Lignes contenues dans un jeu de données
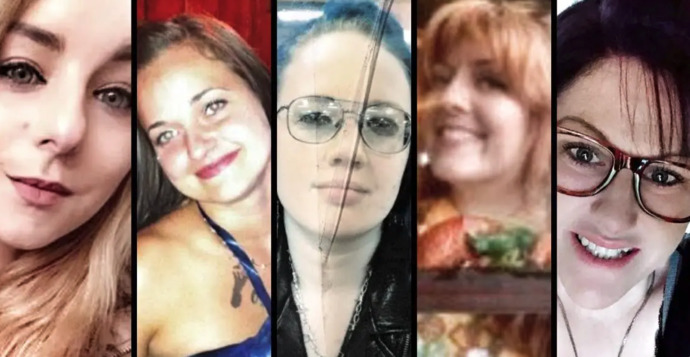 Should suspected Serial Killings be widely published?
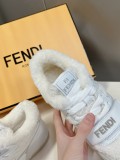 F*ENDI Sneakers 3 Colors WM 24011303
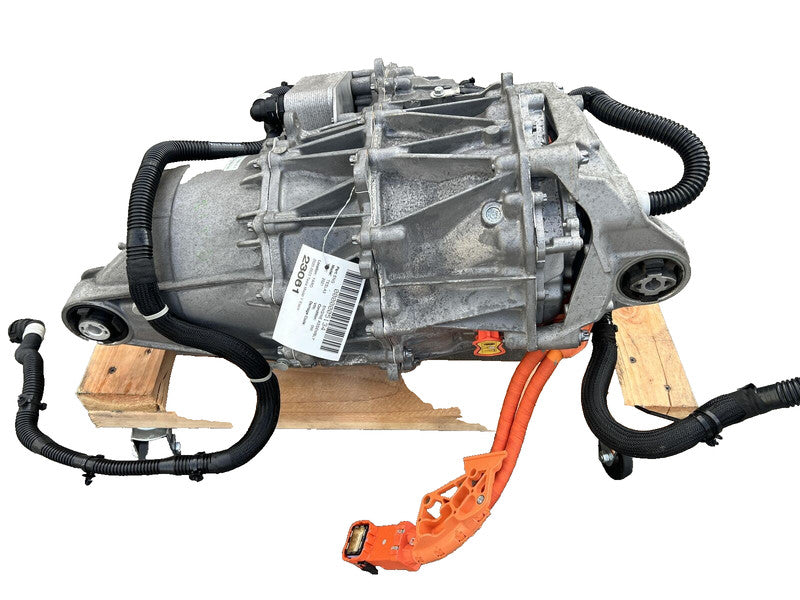 ⭕ 20-23 Tesla Model 3 Y Electric Engine Motor Rear Drive Unit *24k* 11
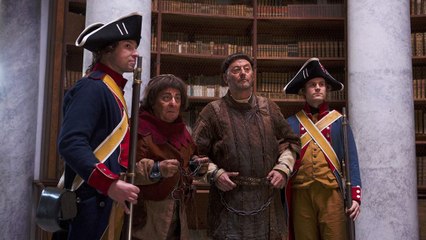 Los visitantes la lían - Trailer español (HD)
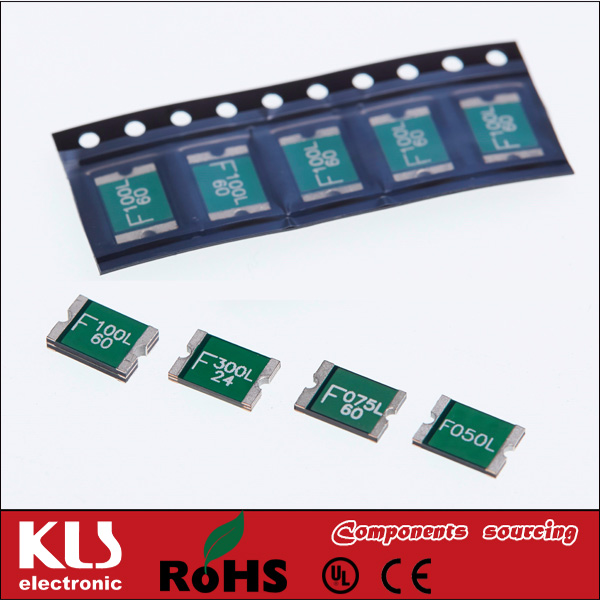 SMD PTC Resettable Fuses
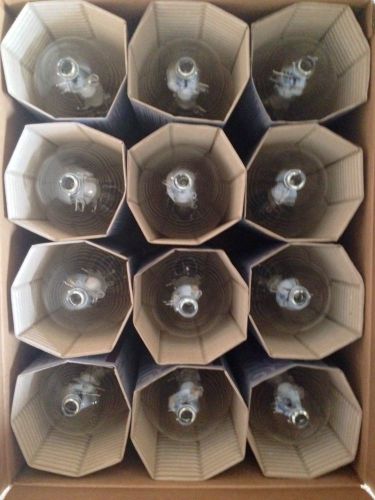 GE 42729 MULTI VAPOR LAMPS 250 WATTS NEW CASE OF 12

§ **Consigne**: Recopie mot pour mot chaque ligne ci-dessus, en laissant de côté les images.

§ **Résultat ci-dessous**:
 Should suspected Serial Killings be widely published?
 F*ENDI Sneakers 3 Colors WM 24011303
 ⭕ 20-23 Tesla Model 3 Y Electric Engine Motor Rear Drive Unit *24k* 11
 Los visitantes la lían - Trailer español (HD)
 SMD PTC Resettable Fuses
 GE 42729 MULTI VAPOR LAMPS 250 WATTS NEW CASE OF 12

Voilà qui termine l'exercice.